眼看着时间不行,赶着起来梳洗的荷沅才从依然躺着的祖海嘴里听到刘某人究竟对祖海做了些什么。她无暇置评,也没时间化妆,只将头发梳髻,往嘴上抹了一点橘红色的口红,便匆匆披上大衣,跑到床边贴贴祖海的脸,道:“都是我的错,你先睡一觉,随便吃点,我晚点回来。只要我们在一起,什么都不是问题。”后面这句话都像是跟她自己说的。祖海伸出手臂拉住老婆又亲了几下,才放手,一脸笑意地看着荷沅旋风一般出去,心满意足。荷沅说什么了?“只要我们在一起,什么都不是问题”。对,他也这么想,但没荷沅总结得好。这妞越来越会总结。
荷沅回公司取车,从倒车镜上看到自己一张苍白脸上的橘红口红分外触目惊心,心中一动,似是想到了什么,但一时没有头绪,赶着去外企协会所定宾馆开会。到了宾馆,反而降下速度,虽然是迟到,还是稳步走向会场。会场上人也未满,宾主都还在窃窃私语,看到那么年轻的女孩进来,都是惊讶。荷沅四下看看,场上百分之九十是男人,余下百分之十的女人都是中年。荷沅随便找一个位置坐下,困意袭上心头。不得不鬼鬼祟祟摸出一瓶香水,往掌心喷了一点,捂到鼻子边刺激神经。看着旁边坐着的男子们个个目标一致地看向她,荷沅只觉非常糟糕。
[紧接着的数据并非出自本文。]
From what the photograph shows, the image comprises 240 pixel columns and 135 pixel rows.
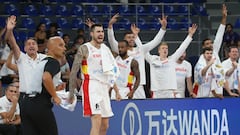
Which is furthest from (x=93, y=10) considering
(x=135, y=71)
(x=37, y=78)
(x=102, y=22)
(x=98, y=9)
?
(x=37, y=78)

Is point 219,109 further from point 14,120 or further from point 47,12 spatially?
point 47,12

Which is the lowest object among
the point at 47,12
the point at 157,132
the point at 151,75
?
the point at 157,132

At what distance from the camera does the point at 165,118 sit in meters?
15.7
好在会议很快开始,在场所有人自我介绍。荷沅发觉待遇很高,副市长与各相关局局长都来了,而到场的外资企业也几乎都是总经理董事长,介绍到青峦公司的时候,荷沅发觉是个高鼻深目的老外,不由想起汪先生的玻璃天花板论,一笑。现在的MS朗尼差不多也是摆设,玻璃天花板似乎不存在。而那必须实在极大优势下才有可能实现。相信,如果她梁荷沅不再是业务中坚,很快就有个高鼻深目的入主MS中国办。
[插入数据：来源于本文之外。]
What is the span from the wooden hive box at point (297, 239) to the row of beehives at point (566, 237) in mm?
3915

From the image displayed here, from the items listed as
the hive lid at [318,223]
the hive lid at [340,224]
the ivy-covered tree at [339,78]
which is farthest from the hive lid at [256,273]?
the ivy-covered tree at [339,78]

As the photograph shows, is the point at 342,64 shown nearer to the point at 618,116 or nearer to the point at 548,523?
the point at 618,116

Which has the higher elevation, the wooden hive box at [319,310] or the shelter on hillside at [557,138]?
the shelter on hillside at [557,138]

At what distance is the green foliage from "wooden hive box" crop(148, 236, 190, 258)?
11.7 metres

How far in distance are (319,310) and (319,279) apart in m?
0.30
会议内容对别人或许是老生常谈,对荷沅却是非常新鲜,尤其是政策介绍部分,官员嘴里出来的优惠政策都相当诱人,荷沅这才知道,原来外资企业享受着那么多的税收优惠。她本来只是准备走走过场,结果听到后来不知不觉掏出笔记本,将某些数据记录下来,准备适当时候找主管人员了解清楚,给总部一份报告。不谈大中国区,只谈中国的优惠政策总可以了吧。但听下去又发觉,原来政策之外,开发区保税区之类的优惠政策还要诱人。她将讲台发言的几个人名字记下来,准备找时间找他们说话。
还有外资企业代表上台发言,大谈进入中国市场的感受,荷沅虽然知道有些内容不尽不实,但还是大开眼界,她的办事处虽然业务巨大,但比起生产型企业,毕竟简单许多。两个外企老总的讲话让她了解许多企业运作程序。感谢汪先生,无论如何,今天的他是很好的友僚。
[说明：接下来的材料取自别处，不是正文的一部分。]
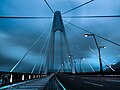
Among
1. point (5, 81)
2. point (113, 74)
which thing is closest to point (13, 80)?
point (5, 81)

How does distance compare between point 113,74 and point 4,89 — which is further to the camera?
point 113,74

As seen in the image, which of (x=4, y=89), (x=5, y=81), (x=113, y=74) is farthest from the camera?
(x=113, y=74)

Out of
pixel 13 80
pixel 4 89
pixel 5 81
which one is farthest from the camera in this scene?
pixel 13 80

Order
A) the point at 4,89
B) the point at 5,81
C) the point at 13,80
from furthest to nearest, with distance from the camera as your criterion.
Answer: the point at 13,80, the point at 5,81, the point at 4,89

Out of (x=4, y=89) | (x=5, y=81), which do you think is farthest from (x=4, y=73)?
(x=4, y=89)

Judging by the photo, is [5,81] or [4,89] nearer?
[4,89]

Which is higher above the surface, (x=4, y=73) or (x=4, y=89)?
(x=4, y=73)

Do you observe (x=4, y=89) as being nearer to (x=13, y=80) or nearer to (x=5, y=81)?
(x=5, y=81)

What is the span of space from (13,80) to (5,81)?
204cm

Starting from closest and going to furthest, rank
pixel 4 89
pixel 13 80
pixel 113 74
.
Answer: pixel 4 89 → pixel 13 80 → pixel 113 74

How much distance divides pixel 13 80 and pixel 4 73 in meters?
2.18

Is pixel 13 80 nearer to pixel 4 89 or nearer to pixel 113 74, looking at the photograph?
pixel 4 89

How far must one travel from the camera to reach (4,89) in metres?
9.17

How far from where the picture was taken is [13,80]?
12.7m
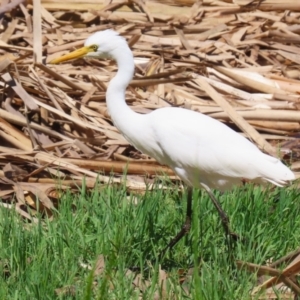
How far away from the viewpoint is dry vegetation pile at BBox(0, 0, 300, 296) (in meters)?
5.43

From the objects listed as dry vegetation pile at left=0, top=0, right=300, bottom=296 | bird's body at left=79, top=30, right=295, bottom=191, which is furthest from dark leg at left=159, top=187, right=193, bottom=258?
dry vegetation pile at left=0, top=0, right=300, bottom=296

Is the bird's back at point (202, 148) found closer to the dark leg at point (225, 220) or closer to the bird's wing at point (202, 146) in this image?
the bird's wing at point (202, 146)

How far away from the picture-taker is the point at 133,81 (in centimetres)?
618

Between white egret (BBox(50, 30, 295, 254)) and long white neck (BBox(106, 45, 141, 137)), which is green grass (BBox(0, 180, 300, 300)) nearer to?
white egret (BBox(50, 30, 295, 254))

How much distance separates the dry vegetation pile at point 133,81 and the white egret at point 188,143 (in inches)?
26.7

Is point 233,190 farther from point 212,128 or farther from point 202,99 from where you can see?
point 202,99

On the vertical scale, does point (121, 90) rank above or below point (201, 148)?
above

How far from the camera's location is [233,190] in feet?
16.4

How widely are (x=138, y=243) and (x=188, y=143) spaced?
0.56 metres

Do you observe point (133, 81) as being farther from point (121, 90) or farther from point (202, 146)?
point (202, 146)

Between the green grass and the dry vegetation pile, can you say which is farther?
the dry vegetation pile

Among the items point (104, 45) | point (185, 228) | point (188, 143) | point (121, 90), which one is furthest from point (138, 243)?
point (104, 45)

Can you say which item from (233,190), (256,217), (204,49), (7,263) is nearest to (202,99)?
(204,49)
会议结束,准备就餐。荷沅倦得不得不走进洗手间拿冷水洗了一把脸。看着镜子里苍白中一丝醒目的口红,终于明白她最先想到的是谁了,她想到柴外婆了。生活到后来,柴外婆的内心凄凉无奈,她只有用醒目的口红掩饰晚年的悲凉,以一抹艳红挽留曾经的流金岁月。荷沅想,那么,她在掩饰着什么呢?她不敢多想,擦干脸上的水滴,拎着大衣和包走向餐厅。
荷沅进去,直接找到市工行的朱行长,因为荷沅想到刘太太姓朱,而祖海说过朱家在全省银行界枝繁叶茂。行长早就落座,旁边也已经有人。荷沅走过去,从朱行长身后单刀直入,“对不起,朱行长,打搅一下,不知道前省委刘书记公子家的刘太太冰儿是不是你妹妹,我与她是邻居。如果是,我有些私事想与你交流。”说完递上名片。